Richard A. Cassidy, Ph.D., Charles V. Vorhees, Daniel J. Minnema, Lloyd Hastings
U.S. Army Institute of Surgical Research, Fort Sam, Houston, Texas
Division of Basic Science Research, Children's Hospital Research Foundation
Department of Pediatrics, University of Cincinnati, Cincinnati, Ohio
This result of adipose tissue formation is hardly restricted to this single chemical - and the mechanisms which disrupt the body's processes do far more than add fat, but affect multiple systems, creating numerous potential problems, which are then said to be associated with overweight, rather than with the causal toxicity producing both.

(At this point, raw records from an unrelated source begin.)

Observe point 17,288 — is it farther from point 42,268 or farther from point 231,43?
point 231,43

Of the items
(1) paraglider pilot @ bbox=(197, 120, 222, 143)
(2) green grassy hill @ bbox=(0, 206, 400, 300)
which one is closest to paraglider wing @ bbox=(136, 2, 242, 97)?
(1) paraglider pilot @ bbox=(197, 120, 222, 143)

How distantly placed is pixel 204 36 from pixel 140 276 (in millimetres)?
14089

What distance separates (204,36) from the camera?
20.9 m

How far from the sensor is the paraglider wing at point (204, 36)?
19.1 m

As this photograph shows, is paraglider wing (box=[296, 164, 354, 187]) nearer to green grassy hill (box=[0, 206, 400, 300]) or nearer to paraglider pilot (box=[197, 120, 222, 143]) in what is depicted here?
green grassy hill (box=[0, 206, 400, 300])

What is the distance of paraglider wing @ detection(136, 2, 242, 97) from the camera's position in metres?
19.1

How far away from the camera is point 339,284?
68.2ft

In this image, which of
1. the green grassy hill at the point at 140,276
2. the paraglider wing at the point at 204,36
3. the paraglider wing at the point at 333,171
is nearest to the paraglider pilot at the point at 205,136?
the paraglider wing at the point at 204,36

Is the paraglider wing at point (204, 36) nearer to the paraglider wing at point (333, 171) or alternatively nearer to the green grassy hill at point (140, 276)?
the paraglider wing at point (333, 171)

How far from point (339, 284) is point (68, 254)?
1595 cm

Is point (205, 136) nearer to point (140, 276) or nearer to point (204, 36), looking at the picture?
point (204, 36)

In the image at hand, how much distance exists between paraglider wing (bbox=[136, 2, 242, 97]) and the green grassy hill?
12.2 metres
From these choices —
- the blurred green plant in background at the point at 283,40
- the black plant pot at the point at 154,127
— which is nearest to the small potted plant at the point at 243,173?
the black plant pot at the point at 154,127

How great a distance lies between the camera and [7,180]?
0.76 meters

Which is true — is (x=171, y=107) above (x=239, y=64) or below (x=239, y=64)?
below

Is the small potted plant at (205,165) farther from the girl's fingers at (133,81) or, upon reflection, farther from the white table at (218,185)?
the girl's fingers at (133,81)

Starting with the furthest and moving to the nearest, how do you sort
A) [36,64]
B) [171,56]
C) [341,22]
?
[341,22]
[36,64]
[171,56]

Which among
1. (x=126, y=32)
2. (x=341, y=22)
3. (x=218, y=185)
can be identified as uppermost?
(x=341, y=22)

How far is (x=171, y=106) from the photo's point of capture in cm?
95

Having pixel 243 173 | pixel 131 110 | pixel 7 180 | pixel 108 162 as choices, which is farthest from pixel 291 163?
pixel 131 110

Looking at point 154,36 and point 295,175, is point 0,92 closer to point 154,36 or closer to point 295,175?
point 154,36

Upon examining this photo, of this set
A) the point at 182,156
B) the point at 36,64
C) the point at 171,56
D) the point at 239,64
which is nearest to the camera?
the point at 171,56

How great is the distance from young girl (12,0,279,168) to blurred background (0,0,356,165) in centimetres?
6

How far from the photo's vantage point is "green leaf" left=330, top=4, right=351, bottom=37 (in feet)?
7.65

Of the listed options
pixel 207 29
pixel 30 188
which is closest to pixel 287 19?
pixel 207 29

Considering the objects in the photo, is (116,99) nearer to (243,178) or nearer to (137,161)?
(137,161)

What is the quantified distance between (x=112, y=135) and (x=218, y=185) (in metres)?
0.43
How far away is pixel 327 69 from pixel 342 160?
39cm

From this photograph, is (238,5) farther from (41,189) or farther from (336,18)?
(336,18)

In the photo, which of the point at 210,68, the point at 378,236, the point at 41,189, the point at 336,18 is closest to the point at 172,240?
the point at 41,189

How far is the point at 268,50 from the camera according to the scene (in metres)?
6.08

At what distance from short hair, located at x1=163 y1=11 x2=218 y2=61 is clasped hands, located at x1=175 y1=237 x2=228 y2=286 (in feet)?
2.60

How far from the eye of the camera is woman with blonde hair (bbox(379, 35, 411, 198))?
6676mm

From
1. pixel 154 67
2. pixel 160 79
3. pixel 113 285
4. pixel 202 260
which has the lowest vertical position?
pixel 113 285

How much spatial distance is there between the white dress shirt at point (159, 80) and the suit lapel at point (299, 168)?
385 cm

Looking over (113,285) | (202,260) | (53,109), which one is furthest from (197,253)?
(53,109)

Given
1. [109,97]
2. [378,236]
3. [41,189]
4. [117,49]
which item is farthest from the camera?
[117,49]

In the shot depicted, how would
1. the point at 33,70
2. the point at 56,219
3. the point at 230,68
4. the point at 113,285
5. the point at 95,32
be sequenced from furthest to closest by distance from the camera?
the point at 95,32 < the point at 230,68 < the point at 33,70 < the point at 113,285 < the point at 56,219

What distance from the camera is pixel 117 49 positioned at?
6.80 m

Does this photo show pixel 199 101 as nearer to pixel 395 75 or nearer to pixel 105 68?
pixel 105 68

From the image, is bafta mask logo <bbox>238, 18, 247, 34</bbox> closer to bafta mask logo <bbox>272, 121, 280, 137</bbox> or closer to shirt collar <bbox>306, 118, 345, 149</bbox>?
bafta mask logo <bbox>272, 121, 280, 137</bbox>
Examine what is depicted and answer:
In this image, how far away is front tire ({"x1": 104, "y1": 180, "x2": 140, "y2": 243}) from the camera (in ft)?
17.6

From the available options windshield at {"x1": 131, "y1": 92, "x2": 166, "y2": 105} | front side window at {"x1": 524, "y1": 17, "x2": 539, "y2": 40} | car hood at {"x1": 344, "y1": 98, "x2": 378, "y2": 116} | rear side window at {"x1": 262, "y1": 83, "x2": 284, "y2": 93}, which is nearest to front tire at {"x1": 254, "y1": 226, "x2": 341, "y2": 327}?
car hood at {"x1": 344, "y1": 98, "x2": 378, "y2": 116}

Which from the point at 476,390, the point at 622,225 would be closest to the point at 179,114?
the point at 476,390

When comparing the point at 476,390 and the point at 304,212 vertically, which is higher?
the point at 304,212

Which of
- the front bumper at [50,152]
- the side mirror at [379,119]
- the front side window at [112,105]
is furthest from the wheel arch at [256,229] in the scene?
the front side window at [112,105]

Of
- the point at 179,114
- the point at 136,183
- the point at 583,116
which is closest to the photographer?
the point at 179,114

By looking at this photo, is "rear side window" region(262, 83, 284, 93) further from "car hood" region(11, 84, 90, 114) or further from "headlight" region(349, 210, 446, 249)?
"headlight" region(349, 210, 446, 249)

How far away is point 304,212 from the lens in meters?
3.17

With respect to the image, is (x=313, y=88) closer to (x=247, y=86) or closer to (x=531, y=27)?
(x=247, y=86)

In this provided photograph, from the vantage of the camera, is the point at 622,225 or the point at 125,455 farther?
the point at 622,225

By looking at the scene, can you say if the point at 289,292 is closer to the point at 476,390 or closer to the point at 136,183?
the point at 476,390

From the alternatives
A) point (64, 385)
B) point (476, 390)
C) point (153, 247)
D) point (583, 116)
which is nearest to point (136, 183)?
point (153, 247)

The fact that the very problems created by industry greed are used to control and repress us do more than add insult to injury.
Those not aware are too easily and often duped into supporting tactics and agendas against their own interest, arguing against public protection from destructive industry through government involvement.
But if adequate public protection and oversight had been in place previously, industry would not now illegally control the electoral selection so that industry interests determine the pool of available governmental choice, and now fill the bulk of decision-making positions in even the most protective agencies devised.